Things are different this year for well-known reasons. With the AFRIKA FILM TAGE (AFRICA FILM EVENTS), FilmInitiativ e.V. presents a stripped-down version of the traditional African Film Festival Cologne, a sort of cinematic offer from Africa and its Diaspora in the era of Covid-19.
From 17 to 24 September, the organisation presents a programme tailored to corona safety guidelines and without a thematic focus, but with outstanding current and historical films and some interesting guests. And as seats in the cinema hall are limited due to the current social distance rules in force, most films will be shown twice.
Among the films to be shown during the one-week long festival are award-winning new feature and documentary films which will be screened in Cologne for the first time, such as the feature film ADAM (German premiere) by Moroccan filmmaker Maryam Touzani about a young woman who is pregnant in a society that condemns her for having a child out of wedlock.
The Kenyan drama LUSALA (German premiere) about a young man haunted by the traumatic ghosts of his past will also be presented at the AFRIKA FILM TAGE.
With the documentary MEU AMIGO FELA ((MY FRIEND FELA)) by Joel Zito Araújo, Cologne continues its focus on the Black Contemporary Cinema from Brazil, which was presented last year with a dozen short films. The film by Brazilian director Araújo is about the legendary Nigerian musician Fela Kuti and it documents the close relationship of the Brazilian Diaspora to the culture of the African continent.

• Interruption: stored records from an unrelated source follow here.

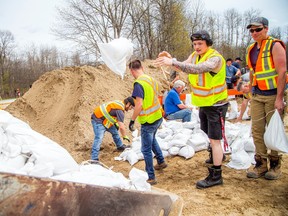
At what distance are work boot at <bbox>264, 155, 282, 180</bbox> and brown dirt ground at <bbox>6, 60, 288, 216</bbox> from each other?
0.09 metres

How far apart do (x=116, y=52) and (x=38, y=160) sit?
213cm

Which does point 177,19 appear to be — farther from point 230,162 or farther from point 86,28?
point 230,162

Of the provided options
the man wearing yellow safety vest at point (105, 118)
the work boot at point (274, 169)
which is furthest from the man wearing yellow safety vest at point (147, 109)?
the work boot at point (274, 169)

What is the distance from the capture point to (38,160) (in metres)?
1.79

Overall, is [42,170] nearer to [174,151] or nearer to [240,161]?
[240,161]

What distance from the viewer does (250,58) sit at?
338 cm

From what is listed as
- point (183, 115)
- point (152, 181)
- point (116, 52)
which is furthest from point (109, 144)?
point (116, 52)

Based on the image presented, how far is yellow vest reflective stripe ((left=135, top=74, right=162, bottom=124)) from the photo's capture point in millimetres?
3512

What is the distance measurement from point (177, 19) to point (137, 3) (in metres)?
3.96

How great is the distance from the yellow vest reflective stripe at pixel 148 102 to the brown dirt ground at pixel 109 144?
95cm

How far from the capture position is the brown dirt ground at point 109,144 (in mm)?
2824

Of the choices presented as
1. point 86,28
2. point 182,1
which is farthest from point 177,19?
point 86,28

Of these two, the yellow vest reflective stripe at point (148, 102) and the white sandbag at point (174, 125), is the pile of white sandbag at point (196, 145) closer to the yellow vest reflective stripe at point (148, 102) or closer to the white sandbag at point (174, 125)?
the white sandbag at point (174, 125)

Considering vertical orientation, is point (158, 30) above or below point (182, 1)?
below
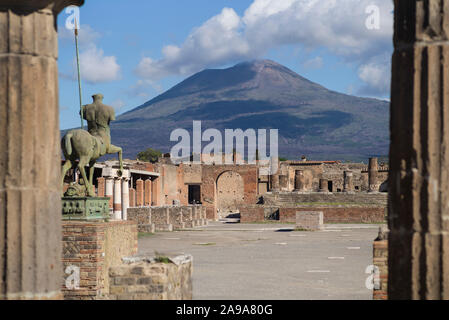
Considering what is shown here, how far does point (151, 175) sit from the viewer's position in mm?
46625

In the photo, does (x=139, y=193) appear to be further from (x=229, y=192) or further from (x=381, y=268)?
(x=381, y=268)

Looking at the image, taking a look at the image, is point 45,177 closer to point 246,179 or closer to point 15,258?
point 15,258

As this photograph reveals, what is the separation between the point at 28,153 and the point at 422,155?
93.3 inches

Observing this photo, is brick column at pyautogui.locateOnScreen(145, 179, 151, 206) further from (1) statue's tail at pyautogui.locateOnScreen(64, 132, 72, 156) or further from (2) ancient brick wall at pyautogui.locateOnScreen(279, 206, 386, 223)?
(1) statue's tail at pyautogui.locateOnScreen(64, 132, 72, 156)

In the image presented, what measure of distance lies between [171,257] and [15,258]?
2.36 meters

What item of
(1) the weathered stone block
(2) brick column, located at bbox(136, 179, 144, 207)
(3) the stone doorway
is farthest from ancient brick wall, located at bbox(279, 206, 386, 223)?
(3) the stone doorway

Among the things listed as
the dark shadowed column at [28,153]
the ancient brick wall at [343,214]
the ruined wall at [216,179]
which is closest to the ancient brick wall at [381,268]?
the dark shadowed column at [28,153]

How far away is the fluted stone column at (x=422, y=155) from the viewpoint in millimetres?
3988

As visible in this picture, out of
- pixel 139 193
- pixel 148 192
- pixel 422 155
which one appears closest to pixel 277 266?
pixel 422 155

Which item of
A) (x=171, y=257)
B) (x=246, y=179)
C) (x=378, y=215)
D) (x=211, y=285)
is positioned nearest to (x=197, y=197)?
(x=246, y=179)

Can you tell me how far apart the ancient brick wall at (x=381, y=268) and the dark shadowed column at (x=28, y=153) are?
166 inches

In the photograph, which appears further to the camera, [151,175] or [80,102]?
[151,175]

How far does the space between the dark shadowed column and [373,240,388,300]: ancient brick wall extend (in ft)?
13.8

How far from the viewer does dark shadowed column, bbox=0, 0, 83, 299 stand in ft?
14.3
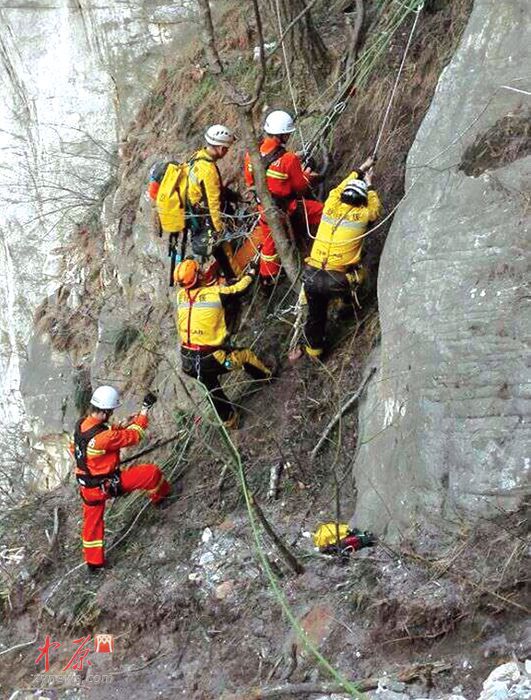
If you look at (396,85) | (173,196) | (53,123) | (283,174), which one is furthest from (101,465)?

In a double programme, the festival also presents African perspectives on the Second World War. The event, with the documentaries ALSO AFRICANS HAVE FREED THE ELSASS and ANOTHER 8th MAY – THE MASSKERS OF SÉTIF IN ALGERIA, was actually supposed to take place in May on the 75th anniversary of the end of the war.
A total of 28 films from African countries as well as from the worldwide Diaspora will be screened in Cologne from 17 – 24 September. Five international guests have also been invited to discuss topical issues with the audience.
As the Second World War did not end outside Europe until September 1945, the discussion with director Mehdi Lallaoui during the festival is still important, especially as the events of the war outside Europe and Africa were almost completely ignored at the end of the war 75 years ago. The cooperation partners for this event include recherche international e.V., the International Office of the Mayor of Cologne, bündnis14afrika and the africologne Festival.
Initiatives and organisations such as No one is illegal have been invited to discuss with Hind Meddeb, director of the documentary film PARIS STALINGRAD about undocumented refugees living on the streets of the French capital, whose situation has worsened during the Corona crisis.